_Instructions to follow_
Count how many lines of the entries below contain the string "instances", treating uppercase and lowercase as different. Reply with only that number.

_Extracted data_
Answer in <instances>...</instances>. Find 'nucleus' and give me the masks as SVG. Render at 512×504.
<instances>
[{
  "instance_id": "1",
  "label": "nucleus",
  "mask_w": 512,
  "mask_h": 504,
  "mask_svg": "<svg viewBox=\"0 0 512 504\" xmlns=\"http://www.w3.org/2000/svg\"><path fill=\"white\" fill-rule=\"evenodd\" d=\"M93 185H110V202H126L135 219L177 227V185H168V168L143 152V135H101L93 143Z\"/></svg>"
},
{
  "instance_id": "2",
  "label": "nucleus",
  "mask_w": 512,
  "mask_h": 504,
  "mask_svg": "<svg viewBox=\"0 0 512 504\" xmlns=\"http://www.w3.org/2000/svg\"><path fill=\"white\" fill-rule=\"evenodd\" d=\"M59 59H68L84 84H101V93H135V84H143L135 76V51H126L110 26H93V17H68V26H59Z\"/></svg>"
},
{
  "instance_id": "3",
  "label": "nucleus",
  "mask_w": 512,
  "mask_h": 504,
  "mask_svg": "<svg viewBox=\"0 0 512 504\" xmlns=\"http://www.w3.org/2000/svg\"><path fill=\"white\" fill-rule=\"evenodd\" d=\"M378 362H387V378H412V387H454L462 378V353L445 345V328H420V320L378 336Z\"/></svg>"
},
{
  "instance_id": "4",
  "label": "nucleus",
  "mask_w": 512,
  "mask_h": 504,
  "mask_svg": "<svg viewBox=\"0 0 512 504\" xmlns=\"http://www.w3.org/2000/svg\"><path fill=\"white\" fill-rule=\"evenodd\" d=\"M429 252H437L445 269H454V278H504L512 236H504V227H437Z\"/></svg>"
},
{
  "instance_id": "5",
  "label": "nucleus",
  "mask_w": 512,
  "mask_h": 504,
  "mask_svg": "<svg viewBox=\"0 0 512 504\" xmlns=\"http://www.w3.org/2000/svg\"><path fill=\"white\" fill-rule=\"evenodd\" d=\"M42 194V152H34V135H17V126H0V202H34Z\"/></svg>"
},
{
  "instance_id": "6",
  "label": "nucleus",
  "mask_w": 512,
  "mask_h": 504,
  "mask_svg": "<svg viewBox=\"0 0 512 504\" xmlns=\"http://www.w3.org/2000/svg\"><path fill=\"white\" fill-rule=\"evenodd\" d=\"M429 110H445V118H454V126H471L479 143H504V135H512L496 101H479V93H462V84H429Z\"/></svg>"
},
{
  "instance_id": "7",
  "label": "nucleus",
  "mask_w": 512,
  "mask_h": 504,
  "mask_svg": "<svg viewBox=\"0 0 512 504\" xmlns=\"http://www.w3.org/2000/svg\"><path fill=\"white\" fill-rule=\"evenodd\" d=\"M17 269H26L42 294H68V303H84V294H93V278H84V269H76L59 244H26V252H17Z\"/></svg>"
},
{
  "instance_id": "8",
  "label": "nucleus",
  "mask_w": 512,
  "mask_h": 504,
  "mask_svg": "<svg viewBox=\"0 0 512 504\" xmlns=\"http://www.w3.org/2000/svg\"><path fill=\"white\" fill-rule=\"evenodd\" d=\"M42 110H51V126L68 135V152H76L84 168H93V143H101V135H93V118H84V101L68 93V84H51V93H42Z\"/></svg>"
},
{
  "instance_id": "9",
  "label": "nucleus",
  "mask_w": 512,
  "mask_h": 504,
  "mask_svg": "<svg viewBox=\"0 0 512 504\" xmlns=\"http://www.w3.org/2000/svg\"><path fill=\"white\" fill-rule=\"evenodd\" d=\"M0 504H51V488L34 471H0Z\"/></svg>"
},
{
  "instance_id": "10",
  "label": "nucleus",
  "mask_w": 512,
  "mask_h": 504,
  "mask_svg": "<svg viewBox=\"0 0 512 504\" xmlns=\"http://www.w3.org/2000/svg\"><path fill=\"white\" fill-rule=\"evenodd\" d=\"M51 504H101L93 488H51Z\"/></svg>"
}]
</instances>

_Correct result_
3